Fast-food workers are tired of being paid like fast-food workers. A national strike is underway Thursday and many metro workers are joining in on the protest.
One protest started about noon with dozens of workers at the Church's Chicken on Eastwood Trafficway in Kansas City, MO, walking off the job. The same thing was seen earlier in the day at a Burger King in Kansas City, KS.
The bottom line, they say, is they want a big raise. Protestors are calling for $15 an hour and union rights without retaliation.
"I'm struggling to pay my bills and take care of my kids and I'm tired. I feel I deserve more and I'm worth more," Jen Miska said.
Miska makes $9.43 an hour at her fast-food job where she's worked for about 2 1/2 years.
Right now workers make at or near minimum wage. Advocates say the employees aren't making enough to pay for the basic necessities of life.
"I'm a father and I have kids to take care of and a family to provide for and it's hard to do on $7.35 an hour," Terrell Bullock said.
Bullock and his girlfriend have three kids together. Both he and Miska rely on government assistance to pay the bills and even then many months they come up short. They believe $15 an hour will help them get off of government assistance and still provide for their family.

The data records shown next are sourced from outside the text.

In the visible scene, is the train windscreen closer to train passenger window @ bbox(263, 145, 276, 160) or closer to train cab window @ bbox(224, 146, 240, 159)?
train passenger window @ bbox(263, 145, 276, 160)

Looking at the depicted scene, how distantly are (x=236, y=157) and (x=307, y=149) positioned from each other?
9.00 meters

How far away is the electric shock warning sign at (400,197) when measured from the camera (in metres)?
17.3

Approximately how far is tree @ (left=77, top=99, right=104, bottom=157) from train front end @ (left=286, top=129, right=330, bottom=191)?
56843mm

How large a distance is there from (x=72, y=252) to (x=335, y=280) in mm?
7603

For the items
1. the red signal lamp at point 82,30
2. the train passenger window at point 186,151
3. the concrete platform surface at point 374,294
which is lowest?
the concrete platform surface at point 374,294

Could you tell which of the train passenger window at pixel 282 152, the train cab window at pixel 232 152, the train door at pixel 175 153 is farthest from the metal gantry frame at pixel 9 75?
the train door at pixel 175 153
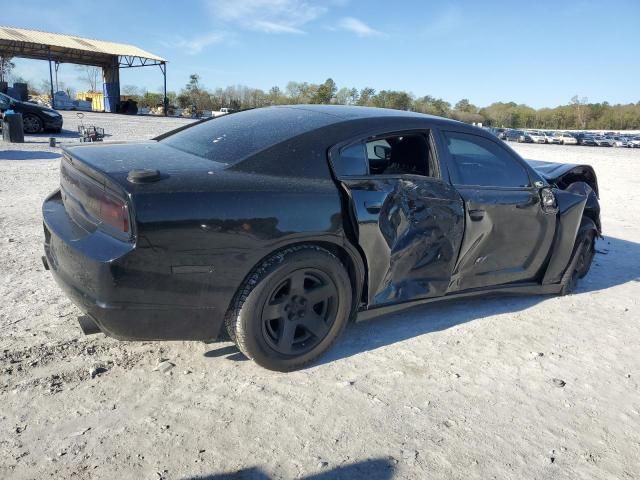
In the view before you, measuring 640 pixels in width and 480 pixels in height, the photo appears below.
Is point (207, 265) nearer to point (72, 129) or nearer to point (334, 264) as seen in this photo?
point (334, 264)

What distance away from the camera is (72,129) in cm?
2120

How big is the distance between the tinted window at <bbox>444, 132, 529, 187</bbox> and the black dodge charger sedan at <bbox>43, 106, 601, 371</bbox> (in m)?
0.01

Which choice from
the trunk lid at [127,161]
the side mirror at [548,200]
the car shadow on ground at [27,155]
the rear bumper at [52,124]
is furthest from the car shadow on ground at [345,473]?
the rear bumper at [52,124]

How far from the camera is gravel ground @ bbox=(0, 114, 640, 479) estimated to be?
2273 mm

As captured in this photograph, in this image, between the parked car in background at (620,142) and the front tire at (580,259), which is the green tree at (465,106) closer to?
the parked car in background at (620,142)

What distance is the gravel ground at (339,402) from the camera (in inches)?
89.5

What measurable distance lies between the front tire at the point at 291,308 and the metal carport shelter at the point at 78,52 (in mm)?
41079

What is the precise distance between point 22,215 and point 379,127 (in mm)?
4995

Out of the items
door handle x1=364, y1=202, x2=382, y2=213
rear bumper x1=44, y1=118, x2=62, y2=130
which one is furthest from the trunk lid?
rear bumper x1=44, y1=118, x2=62, y2=130

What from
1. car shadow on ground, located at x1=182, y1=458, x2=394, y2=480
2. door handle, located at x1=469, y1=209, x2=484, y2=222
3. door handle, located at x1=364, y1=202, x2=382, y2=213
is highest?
door handle, located at x1=364, y1=202, x2=382, y2=213

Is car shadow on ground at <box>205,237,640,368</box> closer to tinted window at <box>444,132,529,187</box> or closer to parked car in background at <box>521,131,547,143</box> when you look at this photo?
tinted window at <box>444,132,529,187</box>

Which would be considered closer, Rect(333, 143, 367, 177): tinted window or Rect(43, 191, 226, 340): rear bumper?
Rect(43, 191, 226, 340): rear bumper

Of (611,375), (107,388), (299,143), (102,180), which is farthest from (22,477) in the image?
(611,375)

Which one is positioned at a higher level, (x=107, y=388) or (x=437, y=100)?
(x=437, y=100)
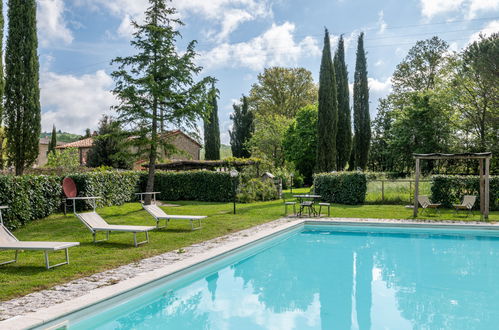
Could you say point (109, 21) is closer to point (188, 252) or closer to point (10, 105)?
point (10, 105)

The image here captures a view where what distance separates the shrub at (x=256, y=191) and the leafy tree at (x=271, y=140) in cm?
1645

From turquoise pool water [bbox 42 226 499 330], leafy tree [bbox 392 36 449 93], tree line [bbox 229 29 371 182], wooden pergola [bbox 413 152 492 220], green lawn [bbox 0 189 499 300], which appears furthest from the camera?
leafy tree [bbox 392 36 449 93]

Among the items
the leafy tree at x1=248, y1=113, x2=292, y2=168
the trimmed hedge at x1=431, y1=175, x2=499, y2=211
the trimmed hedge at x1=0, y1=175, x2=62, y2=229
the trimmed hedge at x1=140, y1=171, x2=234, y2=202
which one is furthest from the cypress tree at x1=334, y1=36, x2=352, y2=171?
the trimmed hedge at x1=0, y1=175, x2=62, y2=229

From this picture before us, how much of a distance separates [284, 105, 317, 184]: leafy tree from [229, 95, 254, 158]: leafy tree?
9.79m

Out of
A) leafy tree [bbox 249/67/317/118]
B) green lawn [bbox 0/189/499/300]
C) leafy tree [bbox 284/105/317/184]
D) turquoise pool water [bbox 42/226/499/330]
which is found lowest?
turquoise pool water [bbox 42/226/499/330]

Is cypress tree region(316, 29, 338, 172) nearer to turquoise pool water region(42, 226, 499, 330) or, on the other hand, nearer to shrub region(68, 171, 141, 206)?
shrub region(68, 171, 141, 206)

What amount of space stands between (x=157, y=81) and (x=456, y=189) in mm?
13305

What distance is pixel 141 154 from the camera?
16.4 meters

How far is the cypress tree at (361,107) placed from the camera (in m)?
30.1

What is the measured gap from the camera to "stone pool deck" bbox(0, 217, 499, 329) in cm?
423

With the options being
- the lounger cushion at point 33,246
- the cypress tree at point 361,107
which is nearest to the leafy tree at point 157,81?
the lounger cushion at point 33,246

"I'll be able to pay my bills and buy my kids clothes at the same time and not have to divide - 'do I get the kids shoes or what are we going to eat or how am I going to get to work?'" Bullock said.
"We have workers who are being evicted, workers who are homeless, workers who have no heat in the winter time because they're not being paid enough money. Studies show that a living wage here in Kansas City with one parent and a child, which so many of our workers do have children, is $17.20 and so we're asking for $15 an hour so these workers can just pay for the basics," said Gina Chiala with Stand Up Kansas City.
But the issue is a tough one for some to swallow, asking for more than double minimum wage when many others are in the same situation, such as cashiers, clerks and stockers. Many are left to ask why fast-food employees should get the significant bump and what would it do to the cost of food for consumers, many of whom are also facing tough financial times.
Chiala said, in the end, it should help, not hurt everyone.
"It's going to put money in their pockets they wouldn't otherwise have to invest in the economy and everyone is going to do better," she said.
Chiala went on to say that the corporations can afford to pay employees more and just choose not to.
McDonald's released a statement Thursday saying, "At the restaurants run by McDonald's USA less than 10 percent of the roughly 14,000 we pay salaries that begin at minimum wage, but range up from that figure depending on the job and employee's experience level."
Workers will be striking throughout the city and the country for the rest of the day. They planned a rally at Grove Park Thursday afternoon and another walk-off at the McDonald's on Prospect Avenue at 5 p.m.